Bilmediğini Bilmeyenler

                                                                                                        fineartamerica
Eğer sizin sokakları süpürmeniz gerekiyorsa,
Michelangelo'nun resim yaptığı, 

Beethoven'in beste yaptığı ya da 
Shakespeare'nin şiir yazdığı gibi süpürün. 
O kadar güzel süpürün ki herkes durup, burada işini çok iyi yapan biri var desin.
Martin Luter King
****
DENİZE YAKIN MAĞARALARDA
Denize yakın mağaralarda
bir susuzluk duyarsın, bir aşk,
bir coşku
deniz kabukları gibi sert
alır avucuna tutabilirsin.
Denize yakın mağaralarda
günlerce gözlerinin içine baktım,
ne ben seni tanıdım, ne de sen beni.
Yorgo Seferis - çeviren: Cevat Çapan
****
DENİZ MAĞARALARINDA
Deniz mağaralarında
bir susuzluk, bir sevgi var
bir coşku var
hepsi katı midye kavkıları gibi
tutabilirsin avuçlarında.
Gözlerinin içine baktım günlerce
deniz mağaralarında,
tanımadım seni
tanımadın beni.
Yorgo Seferis - Herkül Millas – Özdemir İnce
****
BİLMEDİĞİNİ BİLMEYENLER
Geçen gün bir kulüpte briç oynuyoruz, keyifliyiz, ellerde enteresan geliyor. 
Herkes her elde bir problemi çözmeye uğraşıyor, kimi zaman başarıyor kimi zaman da yanlış yapıyoruz. Masadaki kişilerden biri sorunlu, her el ortağını eleştiriyor ama yalan yanlış ne kritikler... Keyfimiz kaçtı. Briçle uzak yakın ilgisi olmadığı belli, yapılan her şeyde kendisi haklı ve partneri yanlış yapmış. 

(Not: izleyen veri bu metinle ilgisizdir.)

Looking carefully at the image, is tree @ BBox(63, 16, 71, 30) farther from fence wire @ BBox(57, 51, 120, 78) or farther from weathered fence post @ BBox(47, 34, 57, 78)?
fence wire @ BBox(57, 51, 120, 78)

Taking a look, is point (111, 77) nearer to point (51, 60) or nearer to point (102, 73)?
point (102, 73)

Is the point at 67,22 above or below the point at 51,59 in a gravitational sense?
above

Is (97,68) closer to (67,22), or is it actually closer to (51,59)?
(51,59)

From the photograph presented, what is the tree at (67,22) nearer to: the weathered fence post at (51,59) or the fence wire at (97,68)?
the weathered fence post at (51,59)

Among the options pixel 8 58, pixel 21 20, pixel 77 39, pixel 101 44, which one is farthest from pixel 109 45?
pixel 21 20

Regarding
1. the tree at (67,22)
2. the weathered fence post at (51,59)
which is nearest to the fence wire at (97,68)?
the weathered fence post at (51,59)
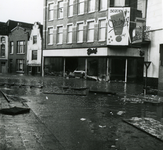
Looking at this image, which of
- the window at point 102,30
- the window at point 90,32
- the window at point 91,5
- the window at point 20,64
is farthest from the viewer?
the window at point 20,64

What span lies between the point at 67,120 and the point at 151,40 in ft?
39.6

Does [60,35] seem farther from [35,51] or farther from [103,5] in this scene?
[103,5]

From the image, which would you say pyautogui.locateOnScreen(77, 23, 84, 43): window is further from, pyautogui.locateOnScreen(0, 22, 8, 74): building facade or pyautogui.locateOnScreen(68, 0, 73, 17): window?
pyautogui.locateOnScreen(0, 22, 8, 74): building facade

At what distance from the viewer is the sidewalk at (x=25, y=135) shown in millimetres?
4047

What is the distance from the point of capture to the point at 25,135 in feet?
15.3

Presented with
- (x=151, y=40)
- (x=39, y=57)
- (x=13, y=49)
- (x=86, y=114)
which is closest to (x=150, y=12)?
(x=151, y=40)

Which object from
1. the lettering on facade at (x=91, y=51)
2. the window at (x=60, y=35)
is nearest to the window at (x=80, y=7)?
the window at (x=60, y=35)

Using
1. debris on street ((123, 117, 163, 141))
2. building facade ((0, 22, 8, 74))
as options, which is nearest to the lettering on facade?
debris on street ((123, 117, 163, 141))

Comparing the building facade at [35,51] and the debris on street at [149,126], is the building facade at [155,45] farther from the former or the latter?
the building facade at [35,51]

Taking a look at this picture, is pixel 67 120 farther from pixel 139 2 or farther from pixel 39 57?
pixel 39 57

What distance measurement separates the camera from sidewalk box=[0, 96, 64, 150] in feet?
13.3

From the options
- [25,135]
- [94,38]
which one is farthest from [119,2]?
[25,135]

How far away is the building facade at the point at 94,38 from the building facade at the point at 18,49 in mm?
6642

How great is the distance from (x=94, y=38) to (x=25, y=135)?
2333 centimetres
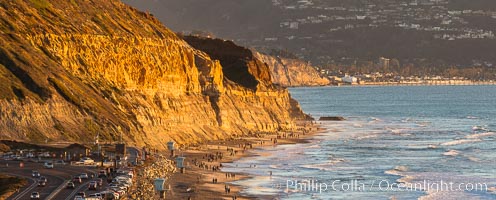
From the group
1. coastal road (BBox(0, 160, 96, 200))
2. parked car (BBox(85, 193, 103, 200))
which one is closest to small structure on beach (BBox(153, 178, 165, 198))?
coastal road (BBox(0, 160, 96, 200))

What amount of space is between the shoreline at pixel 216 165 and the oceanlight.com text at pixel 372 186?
485 centimetres

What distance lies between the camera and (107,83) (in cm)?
12212

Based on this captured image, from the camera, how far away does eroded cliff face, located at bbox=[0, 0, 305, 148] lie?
Answer: 105m

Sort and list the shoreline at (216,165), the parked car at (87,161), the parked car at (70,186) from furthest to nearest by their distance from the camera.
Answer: the parked car at (87,161) < the shoreline at (216,165) < the parked car at (70,186)

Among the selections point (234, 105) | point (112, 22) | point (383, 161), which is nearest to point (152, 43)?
point (112, 22)

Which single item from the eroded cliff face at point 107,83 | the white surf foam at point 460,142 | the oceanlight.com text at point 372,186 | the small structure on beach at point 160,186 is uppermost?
the eroded cliff face at point 107,83

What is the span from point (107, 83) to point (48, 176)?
4085cm

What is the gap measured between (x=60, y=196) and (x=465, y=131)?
364ft

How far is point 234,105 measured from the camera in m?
155

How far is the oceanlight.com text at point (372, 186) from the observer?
93.1 metres

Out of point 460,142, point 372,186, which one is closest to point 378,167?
point 372,186

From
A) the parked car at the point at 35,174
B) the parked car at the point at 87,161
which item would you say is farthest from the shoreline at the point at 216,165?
the parked car at the point at 35,174

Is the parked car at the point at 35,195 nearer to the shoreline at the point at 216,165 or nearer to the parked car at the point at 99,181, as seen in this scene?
the parked car at the point at 99,181

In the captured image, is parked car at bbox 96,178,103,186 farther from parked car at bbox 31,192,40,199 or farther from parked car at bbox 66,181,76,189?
parked car at bbox 31,192,40,199
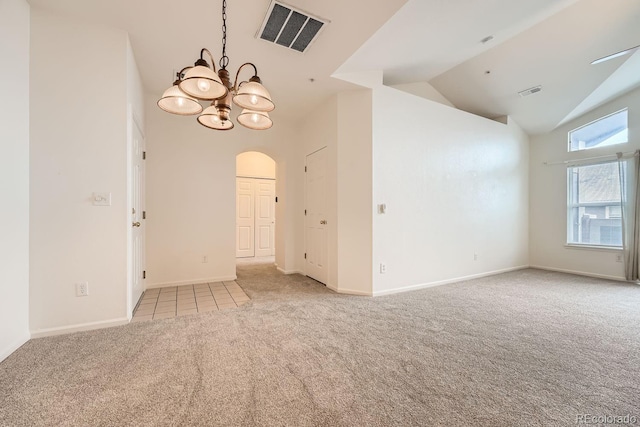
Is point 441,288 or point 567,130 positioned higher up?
point 567,130

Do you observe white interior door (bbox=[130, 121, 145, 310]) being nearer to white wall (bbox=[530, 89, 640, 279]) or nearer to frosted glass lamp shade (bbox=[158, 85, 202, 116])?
frosted glass lamp shade (bbox=[158, 85, 202, 116])

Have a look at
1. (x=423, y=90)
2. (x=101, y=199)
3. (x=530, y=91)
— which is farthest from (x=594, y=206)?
(x=101, y=199)

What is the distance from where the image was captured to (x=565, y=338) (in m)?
2.29

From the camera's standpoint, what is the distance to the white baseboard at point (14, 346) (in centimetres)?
189

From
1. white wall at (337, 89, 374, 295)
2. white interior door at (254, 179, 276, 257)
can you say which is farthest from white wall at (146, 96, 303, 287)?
white interior door at (254, 179, 276, 257)

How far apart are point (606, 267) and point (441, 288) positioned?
338 centimetres

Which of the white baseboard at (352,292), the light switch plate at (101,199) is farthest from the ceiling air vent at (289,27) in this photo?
the white baseboard at (352,292)

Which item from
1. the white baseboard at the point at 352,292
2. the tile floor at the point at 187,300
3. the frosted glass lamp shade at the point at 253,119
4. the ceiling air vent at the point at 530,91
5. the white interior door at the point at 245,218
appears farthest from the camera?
the white interior door at the point at 245,218

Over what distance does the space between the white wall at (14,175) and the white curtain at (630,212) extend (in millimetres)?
7838

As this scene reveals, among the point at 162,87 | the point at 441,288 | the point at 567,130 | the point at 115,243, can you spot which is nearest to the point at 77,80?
the point at 162,87

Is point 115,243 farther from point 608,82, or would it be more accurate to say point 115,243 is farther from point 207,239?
point 608,82

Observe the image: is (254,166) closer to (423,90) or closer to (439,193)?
(423,90)

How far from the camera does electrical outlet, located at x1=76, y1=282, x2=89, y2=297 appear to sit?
92.9 inches

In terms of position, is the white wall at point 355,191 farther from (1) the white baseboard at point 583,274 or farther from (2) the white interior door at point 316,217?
(1) the white baseboard at point 583,274
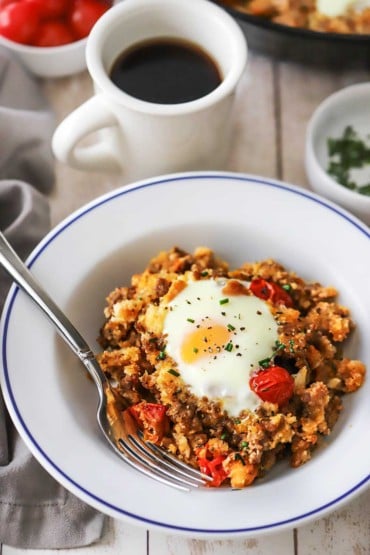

Konfüçyüs’ün şu sözü geldi aklıma:
Bilen, bildiğini bilen rehberdir onu takip et,
Bilen, bildiğini bilmeyen uykudadır onu uyandır,
Bilmeyen, bilmediğini bilen çocuktur ona öğret,
Bilmeyen, bilmediğini bilmeyen cahildir ondan uzak dur !
*
Güzel laf, hayata da, briçe de bence çok uyuyor. Konusunda yeterli olmadığı halde konuşan ne çok kişiyle karşılaşıyoruz, hem de her gün. Yalnız briçte mi, siyasette de, sporda da karşımıza çıkmaz mı böyleleri? Bir de genelde böyle kişiler dinlemeyi bilmedikleri için kendilerine laf anlatmakta da zorluk çekeriz. Bir şey söylemek istersiniz ne mümkün, sizin ne söylediğinizle hiç ilgisi olmayan sözleri dinlemek zorunda kalırsınız. 


Eskiden böyle kişilerle tartışmaktan kaçınmazdım. 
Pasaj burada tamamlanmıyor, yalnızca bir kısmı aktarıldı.